EXERCISES TO COMPLETE:
A. Answer these questions from the passage on inducible systems, one line each, marking the answers (i), (ii), and (iii):
(i) What term names an inducible system's consistency in responding to a stimulus to the same extent after multiple passages?
(ii) Which two causes of epigenetic silencing does the passage name?
(iii) According to the caption of Figure 12, which inducer specifically induces Target2?
B. List everything that the passage on inducible systems says orthogonality is important for.
C. Carry on the passage on inducible systems, starting after its last sentence.

In the case of dual-inducible system, where two different genes are activated by two separate chemical inducers, it is desirable that the two-induction pathway doesn’t affect each other (Figure 12). This is to make sure that various combinations of expression levels for the two genes can be achieved in the same cell without affecting each other. Orthogonality is a desirable feature for designing complex gene regulation circuits using known components, like logic gates and minimal computational operators. Therefore, orthogonality is important for reducing host cell toxicity, engineering modular designs and scalability of the design components. 

Figure 12.png

Figure 12. Orthogonality in gene expression in a dual inducible system. Target1 is specifically induced by Inducer1 and Target2 is specifically induced by Inducer 2 even in the presence of maximum concentration of both the inducers (stimulus).

 

Responsive Stability

The level of ectopic gene expression in a cell is known to reduce over generations of cell passages. This is since any transgene expression is a metabolic burden for cell growth and in a population, cells expressing transgenes can be surpassed by the cells that managed to shut down expression or completely removed the transgene. As a result, the responsiveness of an inducible system can reduce over multiple cell passages, and it is important to know if the cells are inducible to the same extent when cultured for a long period of time. The consistency of an inducible system to respond to a stimulus to the same extent even after multiple passages is called responsive stability

Variability in gene expression and eventual shut down of the synthetic inducible system integrated in the genome in a sub-population can affect the stability of the inducible system over multiple generations of cell passage. Therefore, it is important to build an inducible system, that can be activated robustly every time a clonal population of cells is passaged for a long period of time or are revived from cryo-storage and used in an assay. Epigenetic silencing due to DNA methylation or histone modification is a major reason for reducing responsive stability. There are few ways to evade epigenetic silencing: 

1) Inducible gene expression cassettes are linked to essential genes, like the ones that provide antibiotic resistance, and the cells are grown in growth media with the respective antibiotics, forcing the cells to keep the genomic locus active.

SUPPLIED RECORDS:
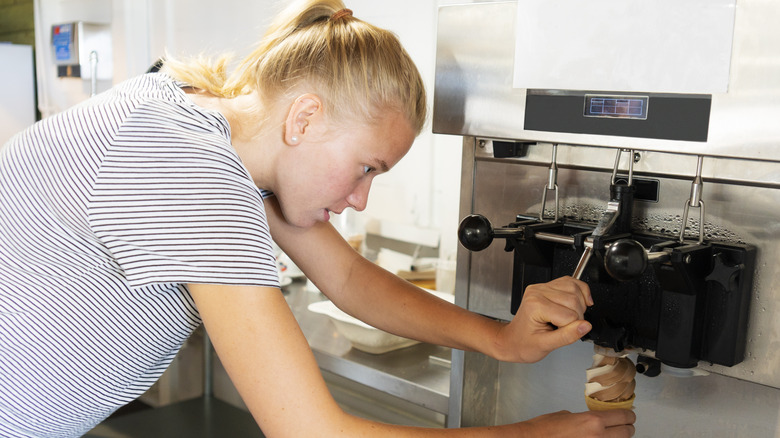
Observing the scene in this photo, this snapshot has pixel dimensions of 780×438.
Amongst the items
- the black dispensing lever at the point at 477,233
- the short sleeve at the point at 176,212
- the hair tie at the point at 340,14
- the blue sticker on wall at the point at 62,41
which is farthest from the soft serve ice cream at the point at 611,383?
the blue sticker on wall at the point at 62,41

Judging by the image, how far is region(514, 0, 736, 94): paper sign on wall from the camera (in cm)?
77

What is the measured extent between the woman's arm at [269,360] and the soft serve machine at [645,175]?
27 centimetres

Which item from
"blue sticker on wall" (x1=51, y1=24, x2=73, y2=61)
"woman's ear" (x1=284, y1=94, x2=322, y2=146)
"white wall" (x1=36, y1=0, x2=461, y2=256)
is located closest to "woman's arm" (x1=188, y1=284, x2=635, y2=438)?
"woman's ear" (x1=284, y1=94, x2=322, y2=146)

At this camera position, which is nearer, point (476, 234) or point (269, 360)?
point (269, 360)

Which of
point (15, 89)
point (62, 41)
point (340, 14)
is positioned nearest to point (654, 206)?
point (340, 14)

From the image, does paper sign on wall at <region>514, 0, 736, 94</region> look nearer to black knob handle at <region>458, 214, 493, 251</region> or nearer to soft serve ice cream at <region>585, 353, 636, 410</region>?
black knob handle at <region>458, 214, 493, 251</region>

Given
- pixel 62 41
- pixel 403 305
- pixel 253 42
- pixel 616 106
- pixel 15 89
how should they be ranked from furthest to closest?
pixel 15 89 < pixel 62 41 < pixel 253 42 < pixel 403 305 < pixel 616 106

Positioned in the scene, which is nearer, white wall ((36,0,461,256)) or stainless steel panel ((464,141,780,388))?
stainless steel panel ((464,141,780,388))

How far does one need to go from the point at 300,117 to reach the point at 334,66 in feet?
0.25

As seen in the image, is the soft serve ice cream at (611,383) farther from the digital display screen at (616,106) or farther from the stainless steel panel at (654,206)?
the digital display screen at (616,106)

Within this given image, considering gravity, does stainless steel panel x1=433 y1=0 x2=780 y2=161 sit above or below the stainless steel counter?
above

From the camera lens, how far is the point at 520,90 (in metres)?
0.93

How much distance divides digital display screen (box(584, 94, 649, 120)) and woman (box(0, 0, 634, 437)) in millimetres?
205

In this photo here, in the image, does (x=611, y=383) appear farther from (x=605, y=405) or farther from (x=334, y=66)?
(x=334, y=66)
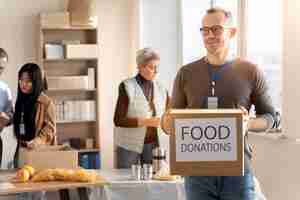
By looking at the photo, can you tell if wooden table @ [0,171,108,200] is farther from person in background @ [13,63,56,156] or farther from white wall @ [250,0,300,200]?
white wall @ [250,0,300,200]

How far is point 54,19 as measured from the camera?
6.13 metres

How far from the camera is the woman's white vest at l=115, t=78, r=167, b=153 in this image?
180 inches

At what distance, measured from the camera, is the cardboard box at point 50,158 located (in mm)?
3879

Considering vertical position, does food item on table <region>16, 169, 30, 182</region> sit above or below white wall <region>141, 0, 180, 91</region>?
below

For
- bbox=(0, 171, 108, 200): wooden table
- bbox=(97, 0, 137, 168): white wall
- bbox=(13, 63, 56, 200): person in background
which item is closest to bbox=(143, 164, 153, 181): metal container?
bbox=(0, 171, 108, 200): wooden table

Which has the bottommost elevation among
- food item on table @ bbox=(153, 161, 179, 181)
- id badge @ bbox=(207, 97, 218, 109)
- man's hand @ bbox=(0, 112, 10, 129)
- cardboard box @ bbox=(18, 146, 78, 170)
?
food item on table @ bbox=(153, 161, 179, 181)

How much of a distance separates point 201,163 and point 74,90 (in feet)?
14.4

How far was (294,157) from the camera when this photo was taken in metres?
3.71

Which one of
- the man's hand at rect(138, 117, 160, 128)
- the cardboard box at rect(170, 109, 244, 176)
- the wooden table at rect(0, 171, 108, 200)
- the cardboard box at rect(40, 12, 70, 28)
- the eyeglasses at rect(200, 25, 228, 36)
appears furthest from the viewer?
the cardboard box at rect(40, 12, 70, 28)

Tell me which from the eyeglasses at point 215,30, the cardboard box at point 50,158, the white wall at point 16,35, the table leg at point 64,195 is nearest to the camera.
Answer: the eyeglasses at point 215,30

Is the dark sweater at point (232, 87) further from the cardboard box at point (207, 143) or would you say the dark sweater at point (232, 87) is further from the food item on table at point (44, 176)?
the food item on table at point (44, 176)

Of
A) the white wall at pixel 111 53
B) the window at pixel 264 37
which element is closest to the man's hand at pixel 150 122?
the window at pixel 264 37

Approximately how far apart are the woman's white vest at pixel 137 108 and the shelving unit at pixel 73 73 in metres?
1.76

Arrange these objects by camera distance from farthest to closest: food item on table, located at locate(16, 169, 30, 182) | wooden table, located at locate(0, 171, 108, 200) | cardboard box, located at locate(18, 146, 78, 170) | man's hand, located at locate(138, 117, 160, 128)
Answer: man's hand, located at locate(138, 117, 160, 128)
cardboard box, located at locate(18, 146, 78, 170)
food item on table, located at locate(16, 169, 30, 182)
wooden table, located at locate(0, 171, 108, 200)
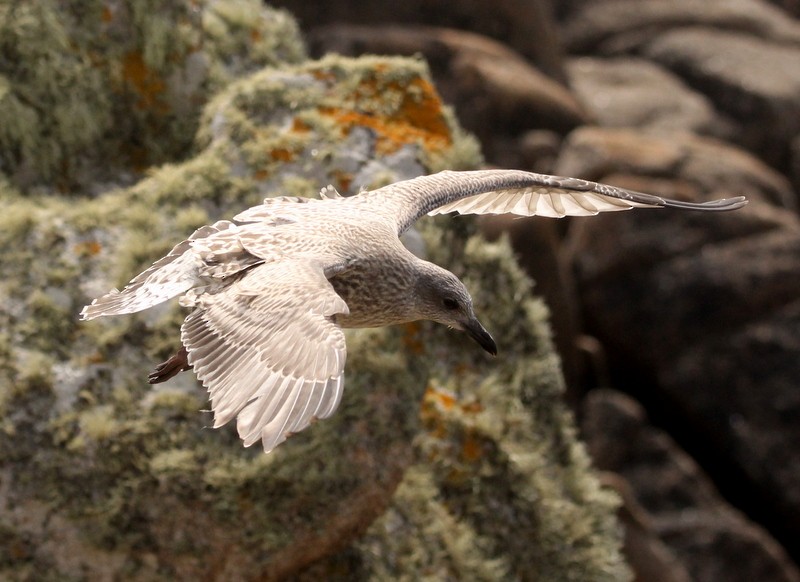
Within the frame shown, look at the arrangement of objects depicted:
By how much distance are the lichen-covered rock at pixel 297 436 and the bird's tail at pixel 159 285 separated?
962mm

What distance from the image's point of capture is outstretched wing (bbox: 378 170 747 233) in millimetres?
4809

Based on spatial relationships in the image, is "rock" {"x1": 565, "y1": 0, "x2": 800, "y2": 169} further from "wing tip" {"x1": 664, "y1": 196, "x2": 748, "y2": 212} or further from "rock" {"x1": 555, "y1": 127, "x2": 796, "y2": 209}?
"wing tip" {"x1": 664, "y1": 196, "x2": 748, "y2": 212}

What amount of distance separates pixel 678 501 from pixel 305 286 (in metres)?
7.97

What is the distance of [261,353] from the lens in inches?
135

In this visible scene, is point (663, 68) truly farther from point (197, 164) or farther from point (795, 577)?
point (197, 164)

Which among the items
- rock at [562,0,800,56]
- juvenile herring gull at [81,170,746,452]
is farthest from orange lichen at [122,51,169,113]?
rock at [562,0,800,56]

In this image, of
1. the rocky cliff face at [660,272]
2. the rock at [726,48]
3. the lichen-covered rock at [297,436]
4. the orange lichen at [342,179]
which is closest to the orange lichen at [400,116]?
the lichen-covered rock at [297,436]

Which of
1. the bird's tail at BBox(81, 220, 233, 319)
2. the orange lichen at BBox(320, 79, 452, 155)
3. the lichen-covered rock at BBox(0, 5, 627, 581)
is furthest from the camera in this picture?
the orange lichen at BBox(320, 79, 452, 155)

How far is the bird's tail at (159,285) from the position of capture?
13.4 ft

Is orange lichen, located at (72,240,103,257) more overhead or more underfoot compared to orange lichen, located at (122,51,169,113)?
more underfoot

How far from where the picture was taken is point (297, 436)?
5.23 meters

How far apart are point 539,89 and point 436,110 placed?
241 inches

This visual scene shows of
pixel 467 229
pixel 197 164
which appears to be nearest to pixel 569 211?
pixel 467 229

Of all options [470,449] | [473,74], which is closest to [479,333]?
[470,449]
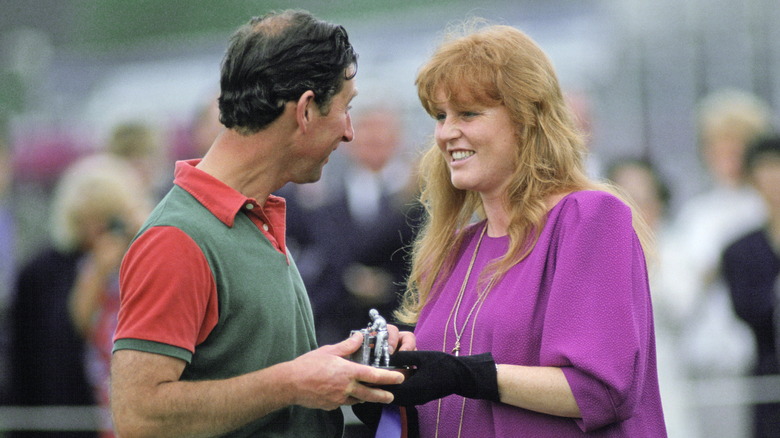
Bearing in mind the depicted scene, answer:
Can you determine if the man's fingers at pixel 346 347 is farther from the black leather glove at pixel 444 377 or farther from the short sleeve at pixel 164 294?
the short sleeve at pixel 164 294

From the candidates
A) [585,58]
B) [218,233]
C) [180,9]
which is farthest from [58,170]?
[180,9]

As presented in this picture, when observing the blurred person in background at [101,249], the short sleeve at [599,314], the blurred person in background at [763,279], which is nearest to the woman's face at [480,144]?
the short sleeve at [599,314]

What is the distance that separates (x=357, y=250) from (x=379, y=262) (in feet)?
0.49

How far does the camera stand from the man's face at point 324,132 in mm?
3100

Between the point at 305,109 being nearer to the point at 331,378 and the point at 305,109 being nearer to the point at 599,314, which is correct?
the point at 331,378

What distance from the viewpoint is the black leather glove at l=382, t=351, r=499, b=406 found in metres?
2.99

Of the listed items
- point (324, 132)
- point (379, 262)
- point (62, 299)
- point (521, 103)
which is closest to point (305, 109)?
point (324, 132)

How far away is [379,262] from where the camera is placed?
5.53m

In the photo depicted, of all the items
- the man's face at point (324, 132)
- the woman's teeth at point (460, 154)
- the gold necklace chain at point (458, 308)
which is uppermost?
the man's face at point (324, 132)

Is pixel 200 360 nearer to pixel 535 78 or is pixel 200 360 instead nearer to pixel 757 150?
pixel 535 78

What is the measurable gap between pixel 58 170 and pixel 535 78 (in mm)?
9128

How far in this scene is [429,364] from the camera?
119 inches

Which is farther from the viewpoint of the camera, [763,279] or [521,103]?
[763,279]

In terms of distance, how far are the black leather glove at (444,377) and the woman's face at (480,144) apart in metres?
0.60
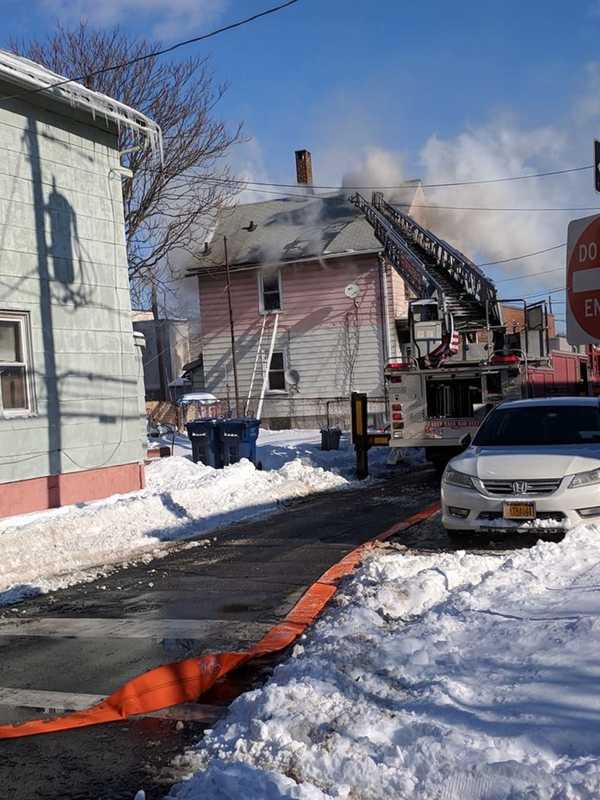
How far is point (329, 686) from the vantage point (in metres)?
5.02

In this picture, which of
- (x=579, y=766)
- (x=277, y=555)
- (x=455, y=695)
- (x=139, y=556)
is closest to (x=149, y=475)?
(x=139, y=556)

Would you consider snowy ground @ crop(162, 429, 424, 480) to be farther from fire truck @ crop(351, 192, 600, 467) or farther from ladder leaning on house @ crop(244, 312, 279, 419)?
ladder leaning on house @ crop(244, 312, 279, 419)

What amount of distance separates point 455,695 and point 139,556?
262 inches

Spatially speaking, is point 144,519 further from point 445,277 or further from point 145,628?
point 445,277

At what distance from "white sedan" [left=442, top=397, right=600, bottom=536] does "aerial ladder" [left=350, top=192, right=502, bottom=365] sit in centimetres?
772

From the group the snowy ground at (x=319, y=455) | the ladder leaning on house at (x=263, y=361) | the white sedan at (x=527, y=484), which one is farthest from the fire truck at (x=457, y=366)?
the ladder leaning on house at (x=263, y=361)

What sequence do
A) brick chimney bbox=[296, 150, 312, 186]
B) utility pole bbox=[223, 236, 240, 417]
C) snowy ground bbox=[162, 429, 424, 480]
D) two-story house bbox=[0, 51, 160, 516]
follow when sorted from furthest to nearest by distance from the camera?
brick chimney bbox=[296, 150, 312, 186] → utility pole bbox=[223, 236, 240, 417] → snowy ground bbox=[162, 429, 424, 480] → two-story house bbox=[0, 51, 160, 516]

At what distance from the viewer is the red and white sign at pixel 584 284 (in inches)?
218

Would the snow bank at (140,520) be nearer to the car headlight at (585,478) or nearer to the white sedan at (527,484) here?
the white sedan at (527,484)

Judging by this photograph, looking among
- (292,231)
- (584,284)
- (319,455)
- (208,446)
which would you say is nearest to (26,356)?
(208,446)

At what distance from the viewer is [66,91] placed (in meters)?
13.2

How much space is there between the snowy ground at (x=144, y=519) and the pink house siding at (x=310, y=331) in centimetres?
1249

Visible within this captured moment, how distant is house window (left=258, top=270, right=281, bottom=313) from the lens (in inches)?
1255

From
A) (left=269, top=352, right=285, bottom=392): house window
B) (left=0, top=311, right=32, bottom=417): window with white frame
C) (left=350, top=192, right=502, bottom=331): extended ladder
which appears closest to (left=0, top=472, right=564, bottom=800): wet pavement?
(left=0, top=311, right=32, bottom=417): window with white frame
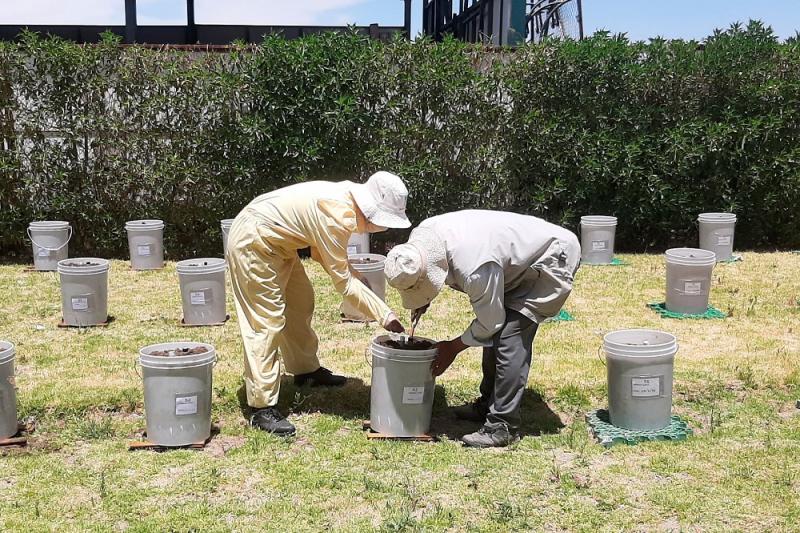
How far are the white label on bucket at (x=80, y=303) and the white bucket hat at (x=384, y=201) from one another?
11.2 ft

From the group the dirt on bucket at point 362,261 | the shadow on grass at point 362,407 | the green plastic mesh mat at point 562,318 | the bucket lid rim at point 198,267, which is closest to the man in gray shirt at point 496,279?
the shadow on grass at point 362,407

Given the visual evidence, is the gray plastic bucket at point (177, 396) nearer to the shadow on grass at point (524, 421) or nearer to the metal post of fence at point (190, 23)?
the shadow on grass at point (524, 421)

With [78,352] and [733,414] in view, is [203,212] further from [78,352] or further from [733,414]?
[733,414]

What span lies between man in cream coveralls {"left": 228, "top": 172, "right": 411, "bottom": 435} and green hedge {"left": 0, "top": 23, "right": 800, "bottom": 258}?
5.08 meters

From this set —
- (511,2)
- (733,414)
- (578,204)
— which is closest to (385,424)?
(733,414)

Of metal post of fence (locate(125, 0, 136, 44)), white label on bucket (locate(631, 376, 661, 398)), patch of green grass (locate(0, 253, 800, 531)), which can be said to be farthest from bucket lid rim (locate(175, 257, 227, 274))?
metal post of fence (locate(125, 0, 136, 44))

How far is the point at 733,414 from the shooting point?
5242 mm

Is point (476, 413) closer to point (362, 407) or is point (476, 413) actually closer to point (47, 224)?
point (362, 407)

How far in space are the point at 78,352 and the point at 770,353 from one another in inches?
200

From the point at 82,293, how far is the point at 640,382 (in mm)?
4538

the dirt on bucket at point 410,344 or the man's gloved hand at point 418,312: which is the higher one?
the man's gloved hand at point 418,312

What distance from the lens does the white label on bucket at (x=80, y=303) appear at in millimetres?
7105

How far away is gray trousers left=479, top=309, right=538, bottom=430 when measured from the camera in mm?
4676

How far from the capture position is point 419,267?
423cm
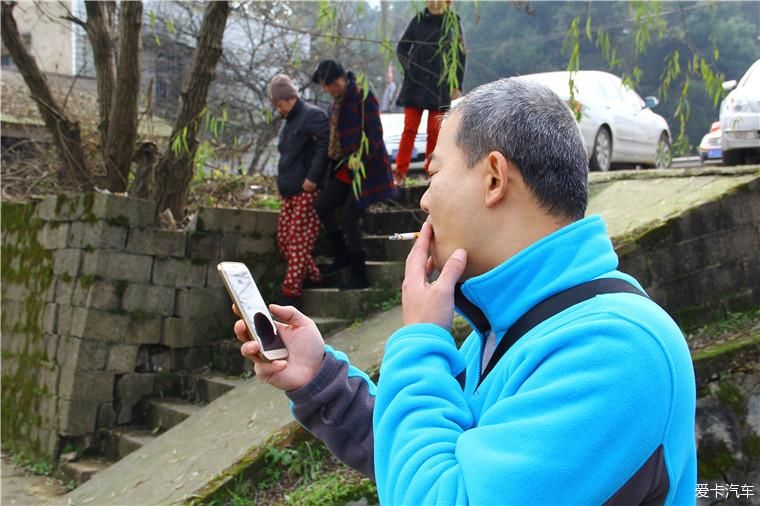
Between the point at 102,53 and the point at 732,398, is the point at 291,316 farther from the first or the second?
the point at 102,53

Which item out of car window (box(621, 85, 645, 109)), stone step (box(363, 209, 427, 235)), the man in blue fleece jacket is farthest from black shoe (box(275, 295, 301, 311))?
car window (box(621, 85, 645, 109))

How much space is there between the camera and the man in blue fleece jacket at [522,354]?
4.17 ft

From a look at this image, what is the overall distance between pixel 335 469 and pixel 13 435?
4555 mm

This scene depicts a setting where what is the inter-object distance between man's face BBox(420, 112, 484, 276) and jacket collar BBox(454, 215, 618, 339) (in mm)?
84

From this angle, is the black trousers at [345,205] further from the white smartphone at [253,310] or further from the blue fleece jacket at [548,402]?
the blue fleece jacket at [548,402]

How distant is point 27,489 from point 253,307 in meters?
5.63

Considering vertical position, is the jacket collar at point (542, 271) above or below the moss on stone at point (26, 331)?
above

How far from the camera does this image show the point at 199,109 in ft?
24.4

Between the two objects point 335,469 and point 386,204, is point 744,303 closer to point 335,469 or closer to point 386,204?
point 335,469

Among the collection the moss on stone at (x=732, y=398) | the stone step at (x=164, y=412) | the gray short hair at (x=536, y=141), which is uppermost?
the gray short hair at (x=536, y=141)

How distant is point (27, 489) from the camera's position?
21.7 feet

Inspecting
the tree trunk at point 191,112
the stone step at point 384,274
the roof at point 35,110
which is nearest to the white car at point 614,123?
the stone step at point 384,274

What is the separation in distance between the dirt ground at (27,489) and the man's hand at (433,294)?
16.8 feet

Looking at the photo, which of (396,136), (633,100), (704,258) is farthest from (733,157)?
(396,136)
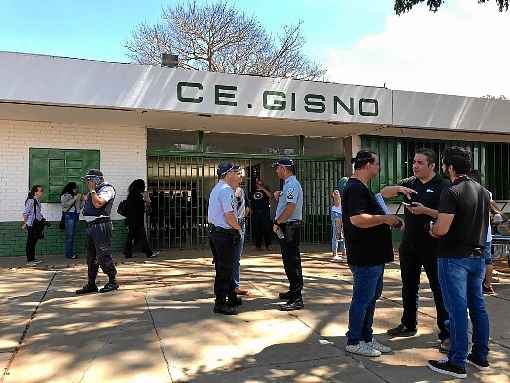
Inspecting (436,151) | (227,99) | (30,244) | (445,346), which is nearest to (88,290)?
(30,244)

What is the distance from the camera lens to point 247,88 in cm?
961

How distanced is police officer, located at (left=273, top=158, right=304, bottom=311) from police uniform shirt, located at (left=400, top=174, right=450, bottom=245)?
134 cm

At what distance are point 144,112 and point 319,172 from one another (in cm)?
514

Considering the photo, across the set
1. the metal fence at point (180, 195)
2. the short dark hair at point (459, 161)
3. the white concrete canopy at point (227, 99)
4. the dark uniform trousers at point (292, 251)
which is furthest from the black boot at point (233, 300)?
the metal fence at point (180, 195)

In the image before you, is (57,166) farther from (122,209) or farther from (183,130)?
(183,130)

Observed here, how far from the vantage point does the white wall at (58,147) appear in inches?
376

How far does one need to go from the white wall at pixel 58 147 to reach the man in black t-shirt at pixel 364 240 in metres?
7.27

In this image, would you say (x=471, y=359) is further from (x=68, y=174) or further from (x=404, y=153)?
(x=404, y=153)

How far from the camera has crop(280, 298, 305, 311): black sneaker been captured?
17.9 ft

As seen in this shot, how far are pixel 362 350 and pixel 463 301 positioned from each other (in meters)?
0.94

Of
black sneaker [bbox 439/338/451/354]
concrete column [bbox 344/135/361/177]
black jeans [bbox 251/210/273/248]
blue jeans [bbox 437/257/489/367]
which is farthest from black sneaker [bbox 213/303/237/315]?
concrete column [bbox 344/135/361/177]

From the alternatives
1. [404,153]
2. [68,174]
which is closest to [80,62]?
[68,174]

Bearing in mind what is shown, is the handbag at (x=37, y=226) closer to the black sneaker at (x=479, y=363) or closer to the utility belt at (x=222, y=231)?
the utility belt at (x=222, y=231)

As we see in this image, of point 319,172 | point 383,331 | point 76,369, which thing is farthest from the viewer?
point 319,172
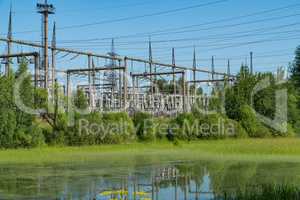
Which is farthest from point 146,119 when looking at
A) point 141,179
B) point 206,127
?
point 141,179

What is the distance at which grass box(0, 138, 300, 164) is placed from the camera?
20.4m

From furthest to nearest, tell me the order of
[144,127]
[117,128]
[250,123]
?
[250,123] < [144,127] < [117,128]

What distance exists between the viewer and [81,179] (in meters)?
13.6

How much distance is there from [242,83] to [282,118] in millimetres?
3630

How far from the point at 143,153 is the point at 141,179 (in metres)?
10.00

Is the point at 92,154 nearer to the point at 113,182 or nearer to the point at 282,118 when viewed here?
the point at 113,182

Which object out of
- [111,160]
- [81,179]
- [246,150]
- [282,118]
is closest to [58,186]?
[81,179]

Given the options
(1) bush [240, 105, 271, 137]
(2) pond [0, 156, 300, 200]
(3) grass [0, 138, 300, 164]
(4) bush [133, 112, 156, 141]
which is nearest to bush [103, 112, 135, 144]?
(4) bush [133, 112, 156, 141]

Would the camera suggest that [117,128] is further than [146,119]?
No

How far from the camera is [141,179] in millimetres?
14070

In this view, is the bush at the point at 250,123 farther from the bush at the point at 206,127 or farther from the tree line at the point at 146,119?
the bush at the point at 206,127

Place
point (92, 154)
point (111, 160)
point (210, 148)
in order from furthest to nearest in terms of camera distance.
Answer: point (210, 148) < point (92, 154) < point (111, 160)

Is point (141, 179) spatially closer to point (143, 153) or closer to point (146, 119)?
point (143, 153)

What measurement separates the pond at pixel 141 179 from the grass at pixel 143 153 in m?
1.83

EXPECTED OUTPUTS:
A.
(i) Responsive stability
(ii) DNA methylation and histone modification
(iii) Inducer 2

B.
Reducing host cell toxicity
Engineering modular designs
Scalability of the design components

C.
2) use of insulator DNA sequences flanking the inducible gene cassette.

3) targeted integration of the gene cassette in genomic safe-harbor sites

4) Integration of multiple copies of the gene cassette in euchromatins to ensure continuous expression, even when some copies are shut down. 

RoukenBio’s LocIn system incorporates the design strategies discussed above and provides the ideal platform for preserving the responsive stability of the inducible gene expression system. 

 

IndEx2 is being optimised based on the performance metrics discussed above. It is a chemically-induced-proximity system that relies on a two-component transcription factor-based gene activation and is specifically designed for inducible expression of one or two target antigens of interest with a large dynamic range, tunability and robust implementation in multiple host cells that are clinically relevant and compatible with immune-cell bioassays. The portability of IndEx2 across cell lines allows use of blank cells (host cells without IndEx2 platform) as true negative controls for target antigen expression-based assays. The various applications of IndEx2 are:

  1. To determine the therapeutic window of targeted therapies in the same genetic background. 
  2. For developing potency assay for drug candidates.
  3. For the pre-clinical evaluation of risks associated with ‘on-target/off-tumour’ toxicities.
  4. Pre-clinical discovery of any antibody-targeted therapy; CAR-engineered cell therapies, bispecifics, multispecifics, immune cell engagers, monoclonal antibodies and ADCs.
  5. Transient expression of target antigen.
  6. To study cellular communication in tumor-microenvironment.
  7. Kinetics and dose-response functions of any target antigen of interest. 
  8. To study pharmacokinetics of antibody-based drugs.

Evaluating activation threshold of drug candidates like T-cell engagers.